When the function is called, each split event generated is given a unique index ID in the _index field. This can be used to identify the individual event.

Note

The split() function is not very efficient, so it should only be used after some aggressive filtering.

split() Examples

In GitHub events, a PushEvent contains an array of commits, and each commit gets expanded into subattributes of payload.commit_0, payload.commit_1, .... LogScale cannot sum/count, etc. across such attributes. split() expands each PushEvent into one PushEvent for each commit so they can be counted.

logscale
type=PushEvent
| split(payload.commits)
| groupby(payload.commits.author.email)
| sort()

There might be a case where your parser is receiving JSON events in a JSON array, as in:

JSON
[
  {"exampleField": "value"},
  {"exampleField": "value2"}
]

In this case, your @rawstring text contains this full array, but each record in the array is actually an event in itself, and you would like to split them out.

First you need to call parseJson(), but when @rawstring contains an array, the parseJson() function doesn't assign names to the fields automatically, it only assigns indexes. In other words, calling parseJson() adds fields named something like [0].exampleField, [1].exampleField, etc. to the current event.

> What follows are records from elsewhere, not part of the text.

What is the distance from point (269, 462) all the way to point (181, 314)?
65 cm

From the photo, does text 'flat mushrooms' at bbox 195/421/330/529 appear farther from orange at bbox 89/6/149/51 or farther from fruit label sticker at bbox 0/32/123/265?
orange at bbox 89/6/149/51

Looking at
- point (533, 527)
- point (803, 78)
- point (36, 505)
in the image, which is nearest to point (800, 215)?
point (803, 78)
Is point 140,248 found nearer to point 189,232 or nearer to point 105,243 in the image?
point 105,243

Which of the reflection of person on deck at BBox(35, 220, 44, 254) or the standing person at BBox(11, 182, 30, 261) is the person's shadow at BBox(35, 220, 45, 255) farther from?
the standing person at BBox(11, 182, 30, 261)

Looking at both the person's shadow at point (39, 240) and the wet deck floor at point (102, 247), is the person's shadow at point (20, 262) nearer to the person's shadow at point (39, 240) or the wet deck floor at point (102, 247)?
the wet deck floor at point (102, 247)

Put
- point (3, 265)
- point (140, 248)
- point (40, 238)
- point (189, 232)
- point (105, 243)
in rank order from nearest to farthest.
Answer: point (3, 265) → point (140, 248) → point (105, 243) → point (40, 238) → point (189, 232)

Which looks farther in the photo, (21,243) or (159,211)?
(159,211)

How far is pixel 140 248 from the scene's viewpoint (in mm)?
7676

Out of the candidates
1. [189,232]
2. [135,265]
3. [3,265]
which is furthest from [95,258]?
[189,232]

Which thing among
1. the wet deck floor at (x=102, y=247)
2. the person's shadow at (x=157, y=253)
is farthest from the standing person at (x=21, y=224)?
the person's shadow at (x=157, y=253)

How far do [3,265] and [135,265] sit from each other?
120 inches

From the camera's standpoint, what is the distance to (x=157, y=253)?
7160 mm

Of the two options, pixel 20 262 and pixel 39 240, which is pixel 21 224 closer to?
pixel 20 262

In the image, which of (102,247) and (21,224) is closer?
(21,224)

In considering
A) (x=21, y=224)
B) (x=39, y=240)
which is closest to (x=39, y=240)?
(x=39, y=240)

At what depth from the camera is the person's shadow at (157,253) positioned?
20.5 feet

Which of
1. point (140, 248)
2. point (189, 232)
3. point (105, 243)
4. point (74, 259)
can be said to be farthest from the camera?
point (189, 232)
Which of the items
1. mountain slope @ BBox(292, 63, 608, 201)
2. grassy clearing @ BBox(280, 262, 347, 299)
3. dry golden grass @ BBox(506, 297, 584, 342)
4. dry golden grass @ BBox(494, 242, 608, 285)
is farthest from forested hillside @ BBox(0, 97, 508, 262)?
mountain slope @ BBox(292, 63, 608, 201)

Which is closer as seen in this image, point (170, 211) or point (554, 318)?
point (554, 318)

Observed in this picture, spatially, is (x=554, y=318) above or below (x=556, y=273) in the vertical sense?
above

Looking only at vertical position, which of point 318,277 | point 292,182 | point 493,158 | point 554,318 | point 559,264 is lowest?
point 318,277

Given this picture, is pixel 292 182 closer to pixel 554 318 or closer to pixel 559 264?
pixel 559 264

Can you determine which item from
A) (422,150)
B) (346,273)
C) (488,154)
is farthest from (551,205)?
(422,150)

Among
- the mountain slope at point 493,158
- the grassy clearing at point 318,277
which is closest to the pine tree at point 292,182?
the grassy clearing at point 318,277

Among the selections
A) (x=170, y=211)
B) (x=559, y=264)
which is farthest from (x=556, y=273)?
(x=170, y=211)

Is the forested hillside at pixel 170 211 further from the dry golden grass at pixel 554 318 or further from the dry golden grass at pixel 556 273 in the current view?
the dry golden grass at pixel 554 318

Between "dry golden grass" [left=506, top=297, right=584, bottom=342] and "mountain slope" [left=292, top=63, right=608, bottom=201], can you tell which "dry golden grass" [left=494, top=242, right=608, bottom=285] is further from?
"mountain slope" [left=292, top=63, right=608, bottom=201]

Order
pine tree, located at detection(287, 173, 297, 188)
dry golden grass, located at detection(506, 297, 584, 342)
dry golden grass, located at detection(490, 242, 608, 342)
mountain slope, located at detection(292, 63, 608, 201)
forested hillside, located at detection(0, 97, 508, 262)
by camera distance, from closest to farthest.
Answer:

Since split() needs a field name to operate on before it reads indexes, it seems like we can't pass it anything here. But we can tell split() to look for the empty field name by calling split(field="").

This means that parsing the above with:

logscale
parseJson()
| split(field="")

will produce two events, each with a field named exampleField, and with an additional field, _index containing the index (count) of the original data so that each individual split() event can be identified:

Alternatively, we can tell parseJson() to add a prefix to all the fields, which can then use as the field name to split on:

logscale
parseJson(prefix="example")
| split(field="example")

Unfortunately this adds the example prefix to all fields on the new event we've split out, so you may prefer splitting on the empty field name to avoid that.